[Data items]
==========
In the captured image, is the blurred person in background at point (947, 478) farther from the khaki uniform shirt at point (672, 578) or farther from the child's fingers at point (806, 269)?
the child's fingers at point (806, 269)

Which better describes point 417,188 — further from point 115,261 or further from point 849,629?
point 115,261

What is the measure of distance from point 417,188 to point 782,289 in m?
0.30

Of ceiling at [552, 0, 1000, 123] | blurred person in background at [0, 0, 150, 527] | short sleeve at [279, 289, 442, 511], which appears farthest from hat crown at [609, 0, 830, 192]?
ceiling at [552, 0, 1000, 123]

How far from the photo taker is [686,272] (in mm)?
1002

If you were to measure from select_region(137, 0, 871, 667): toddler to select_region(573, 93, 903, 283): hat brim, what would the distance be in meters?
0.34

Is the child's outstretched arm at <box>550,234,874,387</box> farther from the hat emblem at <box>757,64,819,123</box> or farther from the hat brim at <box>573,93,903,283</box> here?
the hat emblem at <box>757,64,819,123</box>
==========
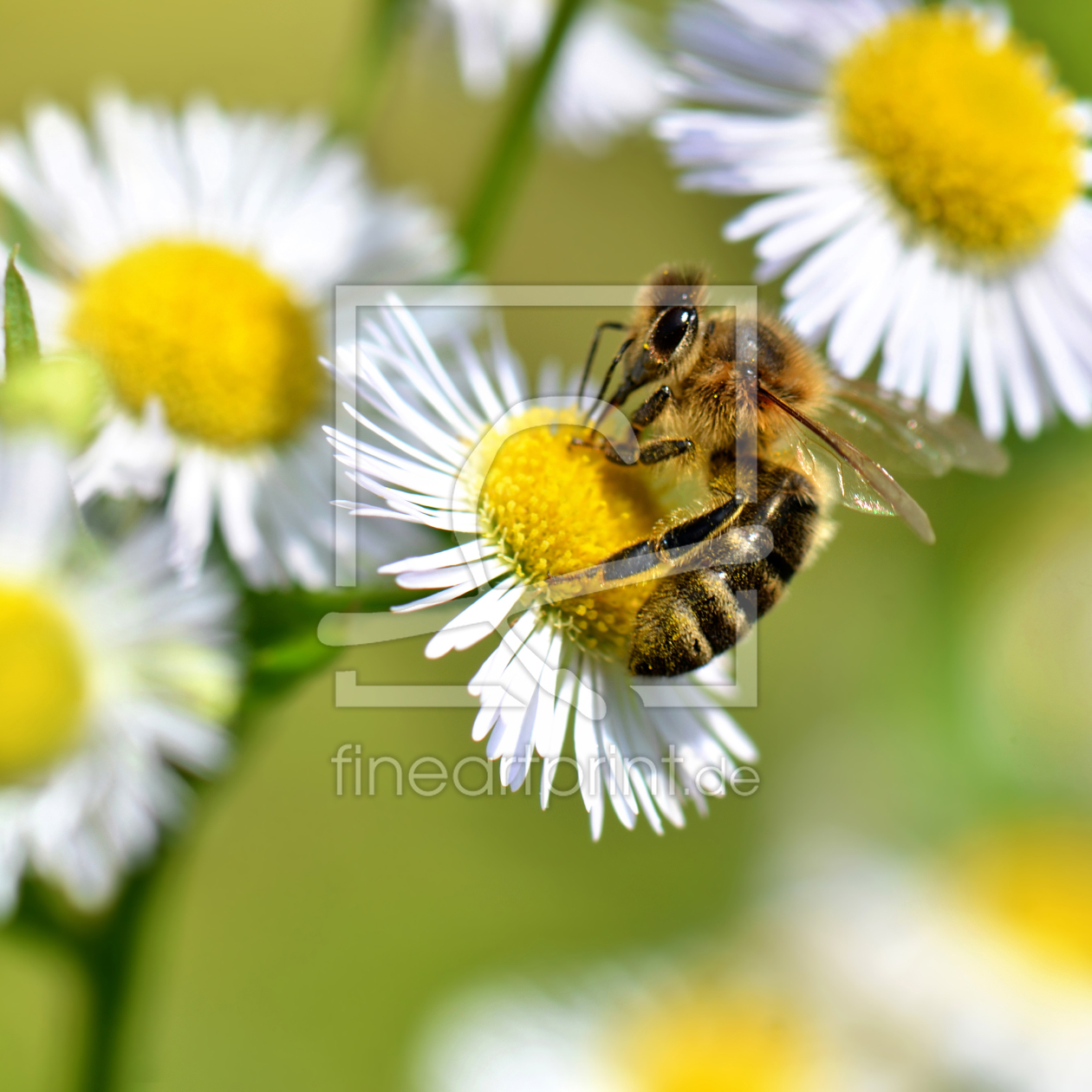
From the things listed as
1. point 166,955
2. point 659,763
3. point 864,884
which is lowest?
==========
Directions for this task
Arrange the lines of the data from the one containing "From the things listed as" through the one containing "which is lowest?", inclusive, as a JSON list of strings, with one string per line and blank lines omitted.

Task output
[
  "From the things listed as",
  "1. point 166,955",
  "2. point 659,763",
  "3. point 864,884",
  "which is lowest?"
]